AKF und Freeformer entwickeln sich weiter
Gegenüber anderen Verfahren der additiven Fertigung liegt ein Vorteil des Arburg Kunststoff-Freiformens (AKF) und des Freeformers darin, kostengünstige, qualifizierte Standardgranulate zu funktionsfähigen Bauteilen verarbeiten zu können. Die Arburg-Experten entwickeln das innovative, offene System stetig weiter. Mit dem Ziel, die Potenziale des Verfahrens voll auszuschöpfen, werden gemeinsam mit Partnern und Hochschulen neue Anwendungsfelder erschlossen.

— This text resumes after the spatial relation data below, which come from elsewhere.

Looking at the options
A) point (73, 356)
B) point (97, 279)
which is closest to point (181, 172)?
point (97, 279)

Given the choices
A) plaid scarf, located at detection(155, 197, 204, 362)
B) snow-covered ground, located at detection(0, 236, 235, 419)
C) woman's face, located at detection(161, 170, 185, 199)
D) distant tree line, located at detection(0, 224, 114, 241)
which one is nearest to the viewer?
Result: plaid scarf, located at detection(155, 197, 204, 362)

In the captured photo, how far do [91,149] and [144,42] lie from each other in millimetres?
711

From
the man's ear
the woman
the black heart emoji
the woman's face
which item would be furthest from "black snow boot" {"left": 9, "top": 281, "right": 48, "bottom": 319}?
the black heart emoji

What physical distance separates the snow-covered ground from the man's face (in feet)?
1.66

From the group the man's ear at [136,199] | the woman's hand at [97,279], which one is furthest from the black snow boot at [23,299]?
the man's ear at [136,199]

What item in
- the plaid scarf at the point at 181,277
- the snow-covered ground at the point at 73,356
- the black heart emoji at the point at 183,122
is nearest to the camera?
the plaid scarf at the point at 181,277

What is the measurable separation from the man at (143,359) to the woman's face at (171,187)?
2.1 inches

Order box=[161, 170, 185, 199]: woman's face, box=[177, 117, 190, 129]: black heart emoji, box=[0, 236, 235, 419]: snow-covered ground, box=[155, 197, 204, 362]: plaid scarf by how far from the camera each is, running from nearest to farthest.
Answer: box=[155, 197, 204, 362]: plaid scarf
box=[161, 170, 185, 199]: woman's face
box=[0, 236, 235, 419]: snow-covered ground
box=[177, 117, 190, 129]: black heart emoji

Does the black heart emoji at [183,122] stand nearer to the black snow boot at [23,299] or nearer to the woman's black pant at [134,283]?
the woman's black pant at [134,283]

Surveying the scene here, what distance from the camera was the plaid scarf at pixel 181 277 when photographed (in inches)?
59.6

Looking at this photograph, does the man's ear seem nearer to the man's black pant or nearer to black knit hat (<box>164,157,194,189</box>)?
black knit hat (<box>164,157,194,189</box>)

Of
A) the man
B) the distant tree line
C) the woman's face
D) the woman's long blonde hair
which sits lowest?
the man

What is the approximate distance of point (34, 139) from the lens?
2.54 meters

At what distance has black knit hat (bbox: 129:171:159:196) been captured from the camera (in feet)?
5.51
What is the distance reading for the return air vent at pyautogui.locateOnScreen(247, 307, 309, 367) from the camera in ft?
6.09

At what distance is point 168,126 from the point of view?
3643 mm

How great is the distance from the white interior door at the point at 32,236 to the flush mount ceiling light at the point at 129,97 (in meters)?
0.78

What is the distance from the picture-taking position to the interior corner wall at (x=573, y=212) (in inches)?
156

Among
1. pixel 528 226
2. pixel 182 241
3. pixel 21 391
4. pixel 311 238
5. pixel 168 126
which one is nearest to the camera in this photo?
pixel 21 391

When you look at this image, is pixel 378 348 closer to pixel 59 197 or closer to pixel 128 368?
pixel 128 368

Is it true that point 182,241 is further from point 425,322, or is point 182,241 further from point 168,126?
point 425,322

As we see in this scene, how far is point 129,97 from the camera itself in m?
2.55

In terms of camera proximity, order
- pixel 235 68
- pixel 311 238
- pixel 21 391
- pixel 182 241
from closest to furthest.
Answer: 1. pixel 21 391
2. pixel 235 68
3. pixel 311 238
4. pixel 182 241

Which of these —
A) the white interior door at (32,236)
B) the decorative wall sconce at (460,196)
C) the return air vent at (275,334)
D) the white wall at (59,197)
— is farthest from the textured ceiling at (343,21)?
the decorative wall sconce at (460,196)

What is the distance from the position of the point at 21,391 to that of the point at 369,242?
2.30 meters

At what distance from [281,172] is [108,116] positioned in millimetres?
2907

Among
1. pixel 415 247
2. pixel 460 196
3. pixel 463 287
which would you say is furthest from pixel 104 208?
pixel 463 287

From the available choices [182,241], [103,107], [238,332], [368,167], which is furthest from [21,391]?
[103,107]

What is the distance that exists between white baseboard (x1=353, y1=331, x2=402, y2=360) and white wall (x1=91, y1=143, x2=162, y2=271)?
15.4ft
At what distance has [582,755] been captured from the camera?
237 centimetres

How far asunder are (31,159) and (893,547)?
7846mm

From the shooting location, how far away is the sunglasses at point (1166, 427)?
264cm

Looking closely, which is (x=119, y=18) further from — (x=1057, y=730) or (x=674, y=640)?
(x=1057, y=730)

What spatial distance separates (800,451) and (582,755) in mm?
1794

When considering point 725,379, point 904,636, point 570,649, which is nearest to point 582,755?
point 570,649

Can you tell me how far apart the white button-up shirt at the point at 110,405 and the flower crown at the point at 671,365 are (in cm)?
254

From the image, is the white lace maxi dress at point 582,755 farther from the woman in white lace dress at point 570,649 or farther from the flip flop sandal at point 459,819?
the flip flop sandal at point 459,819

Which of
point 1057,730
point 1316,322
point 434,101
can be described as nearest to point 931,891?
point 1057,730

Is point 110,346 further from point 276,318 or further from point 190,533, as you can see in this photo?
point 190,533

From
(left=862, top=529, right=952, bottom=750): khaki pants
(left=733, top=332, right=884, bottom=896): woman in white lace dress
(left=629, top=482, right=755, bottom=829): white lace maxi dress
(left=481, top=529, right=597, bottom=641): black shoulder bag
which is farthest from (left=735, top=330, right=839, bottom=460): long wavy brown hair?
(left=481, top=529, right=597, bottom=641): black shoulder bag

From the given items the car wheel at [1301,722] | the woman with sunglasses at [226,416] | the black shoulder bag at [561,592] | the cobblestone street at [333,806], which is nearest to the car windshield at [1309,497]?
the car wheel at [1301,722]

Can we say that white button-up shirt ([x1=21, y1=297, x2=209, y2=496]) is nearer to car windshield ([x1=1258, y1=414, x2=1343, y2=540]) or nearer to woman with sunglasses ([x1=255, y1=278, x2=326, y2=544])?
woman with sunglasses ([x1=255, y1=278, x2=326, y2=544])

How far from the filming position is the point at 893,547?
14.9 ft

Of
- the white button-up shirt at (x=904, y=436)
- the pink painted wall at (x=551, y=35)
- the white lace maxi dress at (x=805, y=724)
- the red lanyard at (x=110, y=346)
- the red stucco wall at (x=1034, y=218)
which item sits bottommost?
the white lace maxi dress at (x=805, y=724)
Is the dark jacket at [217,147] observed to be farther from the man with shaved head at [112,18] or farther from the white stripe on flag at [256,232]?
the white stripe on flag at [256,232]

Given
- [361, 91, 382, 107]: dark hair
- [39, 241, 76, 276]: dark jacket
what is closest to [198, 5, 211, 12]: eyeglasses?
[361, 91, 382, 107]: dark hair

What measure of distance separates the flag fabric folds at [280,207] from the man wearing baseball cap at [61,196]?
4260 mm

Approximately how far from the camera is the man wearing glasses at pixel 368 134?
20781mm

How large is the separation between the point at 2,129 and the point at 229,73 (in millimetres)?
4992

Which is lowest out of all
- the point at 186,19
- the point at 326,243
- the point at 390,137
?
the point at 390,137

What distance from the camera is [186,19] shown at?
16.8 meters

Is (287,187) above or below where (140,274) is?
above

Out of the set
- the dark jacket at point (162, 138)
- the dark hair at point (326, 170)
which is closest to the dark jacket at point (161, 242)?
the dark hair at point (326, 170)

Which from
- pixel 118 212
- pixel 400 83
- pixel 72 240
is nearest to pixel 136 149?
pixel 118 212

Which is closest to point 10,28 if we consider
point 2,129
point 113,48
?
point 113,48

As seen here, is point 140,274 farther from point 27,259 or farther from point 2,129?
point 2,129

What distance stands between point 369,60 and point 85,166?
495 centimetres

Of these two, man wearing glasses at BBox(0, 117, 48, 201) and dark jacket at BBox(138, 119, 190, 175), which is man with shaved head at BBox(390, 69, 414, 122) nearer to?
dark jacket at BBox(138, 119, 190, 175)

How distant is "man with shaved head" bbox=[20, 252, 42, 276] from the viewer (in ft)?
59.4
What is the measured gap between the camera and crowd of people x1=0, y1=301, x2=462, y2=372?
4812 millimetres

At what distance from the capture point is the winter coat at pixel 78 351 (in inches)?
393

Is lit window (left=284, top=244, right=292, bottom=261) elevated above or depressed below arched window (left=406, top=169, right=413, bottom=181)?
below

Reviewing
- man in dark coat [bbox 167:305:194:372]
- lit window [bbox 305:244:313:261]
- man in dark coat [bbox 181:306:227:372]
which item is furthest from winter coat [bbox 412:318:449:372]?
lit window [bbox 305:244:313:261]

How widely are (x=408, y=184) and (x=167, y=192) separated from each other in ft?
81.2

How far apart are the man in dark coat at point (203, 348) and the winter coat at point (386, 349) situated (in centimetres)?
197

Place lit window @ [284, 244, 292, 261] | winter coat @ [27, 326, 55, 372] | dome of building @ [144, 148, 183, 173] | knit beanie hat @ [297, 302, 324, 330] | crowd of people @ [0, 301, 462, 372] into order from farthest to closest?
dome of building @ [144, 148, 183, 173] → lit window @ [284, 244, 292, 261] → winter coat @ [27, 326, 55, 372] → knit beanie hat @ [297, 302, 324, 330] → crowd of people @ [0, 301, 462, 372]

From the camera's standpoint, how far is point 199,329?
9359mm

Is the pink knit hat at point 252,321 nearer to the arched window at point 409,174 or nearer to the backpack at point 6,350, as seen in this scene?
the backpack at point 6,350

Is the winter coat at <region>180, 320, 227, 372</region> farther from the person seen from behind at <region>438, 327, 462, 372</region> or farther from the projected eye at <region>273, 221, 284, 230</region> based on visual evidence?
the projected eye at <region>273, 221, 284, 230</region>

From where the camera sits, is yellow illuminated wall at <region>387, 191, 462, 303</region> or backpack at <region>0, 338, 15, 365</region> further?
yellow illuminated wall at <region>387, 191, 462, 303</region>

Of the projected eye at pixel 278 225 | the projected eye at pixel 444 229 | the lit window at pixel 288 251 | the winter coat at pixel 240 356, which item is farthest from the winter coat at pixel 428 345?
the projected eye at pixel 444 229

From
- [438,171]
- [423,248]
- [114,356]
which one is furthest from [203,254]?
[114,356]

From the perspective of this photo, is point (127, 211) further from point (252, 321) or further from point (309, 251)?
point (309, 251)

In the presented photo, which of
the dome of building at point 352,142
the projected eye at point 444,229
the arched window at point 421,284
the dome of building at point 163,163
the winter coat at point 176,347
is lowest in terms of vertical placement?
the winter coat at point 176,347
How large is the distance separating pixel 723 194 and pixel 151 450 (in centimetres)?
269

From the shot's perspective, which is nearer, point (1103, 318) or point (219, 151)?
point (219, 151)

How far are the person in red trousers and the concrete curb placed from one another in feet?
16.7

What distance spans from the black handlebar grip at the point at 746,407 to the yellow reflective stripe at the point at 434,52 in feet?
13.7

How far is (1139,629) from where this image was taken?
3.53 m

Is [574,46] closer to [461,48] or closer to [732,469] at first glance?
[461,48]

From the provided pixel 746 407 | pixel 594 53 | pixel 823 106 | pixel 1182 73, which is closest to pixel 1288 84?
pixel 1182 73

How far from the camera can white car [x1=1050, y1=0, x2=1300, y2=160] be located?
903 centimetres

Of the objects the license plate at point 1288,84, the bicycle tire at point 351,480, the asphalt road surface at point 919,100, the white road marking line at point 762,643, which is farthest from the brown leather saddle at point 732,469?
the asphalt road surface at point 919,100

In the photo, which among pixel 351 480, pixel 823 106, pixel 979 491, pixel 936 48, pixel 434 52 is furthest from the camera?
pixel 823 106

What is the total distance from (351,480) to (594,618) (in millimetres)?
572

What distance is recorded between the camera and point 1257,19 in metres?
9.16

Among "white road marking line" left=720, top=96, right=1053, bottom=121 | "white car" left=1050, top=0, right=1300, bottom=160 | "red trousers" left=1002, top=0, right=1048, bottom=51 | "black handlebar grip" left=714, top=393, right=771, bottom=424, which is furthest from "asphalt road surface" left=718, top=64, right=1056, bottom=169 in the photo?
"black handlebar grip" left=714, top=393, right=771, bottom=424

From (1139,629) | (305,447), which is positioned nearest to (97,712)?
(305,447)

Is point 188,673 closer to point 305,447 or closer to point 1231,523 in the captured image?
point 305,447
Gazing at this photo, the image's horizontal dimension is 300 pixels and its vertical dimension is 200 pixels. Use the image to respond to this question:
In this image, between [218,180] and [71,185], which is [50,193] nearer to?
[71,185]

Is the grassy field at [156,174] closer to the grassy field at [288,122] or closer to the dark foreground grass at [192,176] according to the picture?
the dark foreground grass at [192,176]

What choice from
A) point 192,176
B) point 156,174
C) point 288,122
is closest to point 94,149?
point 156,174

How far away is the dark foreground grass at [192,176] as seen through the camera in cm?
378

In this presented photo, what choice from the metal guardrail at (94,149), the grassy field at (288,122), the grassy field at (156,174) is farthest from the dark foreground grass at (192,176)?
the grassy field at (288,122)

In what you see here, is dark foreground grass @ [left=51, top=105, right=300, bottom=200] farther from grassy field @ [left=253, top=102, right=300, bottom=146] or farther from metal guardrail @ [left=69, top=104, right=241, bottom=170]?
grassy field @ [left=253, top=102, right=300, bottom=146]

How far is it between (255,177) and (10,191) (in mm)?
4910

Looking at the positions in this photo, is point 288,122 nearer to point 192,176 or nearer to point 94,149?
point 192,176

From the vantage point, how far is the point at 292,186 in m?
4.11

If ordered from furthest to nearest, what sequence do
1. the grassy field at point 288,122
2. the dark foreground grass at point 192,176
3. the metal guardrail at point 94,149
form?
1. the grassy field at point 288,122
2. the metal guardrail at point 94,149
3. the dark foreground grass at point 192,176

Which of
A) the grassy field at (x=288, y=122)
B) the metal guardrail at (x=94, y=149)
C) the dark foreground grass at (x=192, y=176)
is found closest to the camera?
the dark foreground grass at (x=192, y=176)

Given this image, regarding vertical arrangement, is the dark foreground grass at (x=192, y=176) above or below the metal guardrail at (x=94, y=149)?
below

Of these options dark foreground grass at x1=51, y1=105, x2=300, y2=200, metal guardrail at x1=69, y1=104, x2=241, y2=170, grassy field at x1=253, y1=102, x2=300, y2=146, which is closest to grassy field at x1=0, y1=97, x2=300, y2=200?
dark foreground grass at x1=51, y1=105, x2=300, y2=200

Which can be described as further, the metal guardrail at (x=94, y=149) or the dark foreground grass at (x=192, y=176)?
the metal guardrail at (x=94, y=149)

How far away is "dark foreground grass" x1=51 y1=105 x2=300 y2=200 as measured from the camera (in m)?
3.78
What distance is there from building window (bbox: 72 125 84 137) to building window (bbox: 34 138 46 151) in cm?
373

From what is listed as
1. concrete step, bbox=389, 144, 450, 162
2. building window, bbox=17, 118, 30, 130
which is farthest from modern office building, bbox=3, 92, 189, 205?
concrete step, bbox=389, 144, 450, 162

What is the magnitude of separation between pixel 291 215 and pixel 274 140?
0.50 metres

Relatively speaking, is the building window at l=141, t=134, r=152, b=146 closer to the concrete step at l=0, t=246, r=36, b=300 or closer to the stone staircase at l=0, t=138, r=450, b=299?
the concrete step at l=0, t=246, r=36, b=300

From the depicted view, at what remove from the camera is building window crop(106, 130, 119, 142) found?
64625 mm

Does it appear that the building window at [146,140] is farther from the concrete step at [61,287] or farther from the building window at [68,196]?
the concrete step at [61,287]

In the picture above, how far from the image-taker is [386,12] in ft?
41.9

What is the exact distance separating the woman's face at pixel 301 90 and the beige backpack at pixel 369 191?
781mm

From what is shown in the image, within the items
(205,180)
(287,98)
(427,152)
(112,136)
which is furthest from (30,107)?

Große Potenziale für die Additive Fertigung mit Originalmaterial bietet die Medizintechnik. Exemplarisch fertigt ein Freeformer z. B. aus einem medizinischen PLA-Standardgranulat ein individuell angepasstes Implantat für Schädelknochen.
Industrie 4.0: Individualisieren mit dem Freeformer
Auf der Messe K 2016 veranschaulichte Arburg das Thema Industrie 4.0 am neuen, wegweisenden Praxisbeispiel „smarter“ Kofferanhänger: An der ersten Station produziert eine individuelle Turnkey-Lösung, bestehend aus einer Allrounder-Spritzgießmaschine und einer flexiblen, platzsparenden Roboterzelle, das Serienteil. Der Roboter montiert auf das fertige Spritzteil einen NFC-Chip, über den das Produkt Informationen speichern und kommunizieren kann. Im nächsten Schritt wählt der Besucher eine Grafik für das Design des Kofferanhängers aus und lässt seine elektronische Visitenkarte (vCard) erstellen. Die Auftragsdaten für den weiteren Produktionsablauf werden auf dem NFC-Chip gespeichert. Das online kundenspezifisch individualisierte Bauteil selbst wird damit zum Informations- und Datenträger, das sich an den einzelnen Stationen identifiziert und seinen weiteren Herstellprozess selbst steuert. Zudem erhält jeder Kofferanhänger eine eigene Website in der Cloud. Dort werden auch alle vom Arburg Leitrechnersystem ALS erfassten Prozess- und Qualitätsdaten archiviert. Mittels individueller Laserkennzeichnung werden dann die persönlichen Daten und der QR-Code der Visitenkarte (vCard) auf den Kofferanhänger aufgebracht. Im vierten Schritt individualisiert ein Freeformer den Kofferanhänger weiter, indem er die an der ersten Station ausgewählte Grafik aus dem Kunststoff TPE additiv in 3D aufträgt. Letzte Station auf der K 2016 war ein zentraler Infopunkt. Dort wurden die Vorteile und Geschäftsmodelle von Industrie 4.0 nochmals verdeutlicht. Beispiele sind die Rückverfolgbarkeit und weitere datengestützte Aktionen, wie etwa die Online-Bestellung von Broschüren, über den integrierten NFC-Chip im Kofferanhänger.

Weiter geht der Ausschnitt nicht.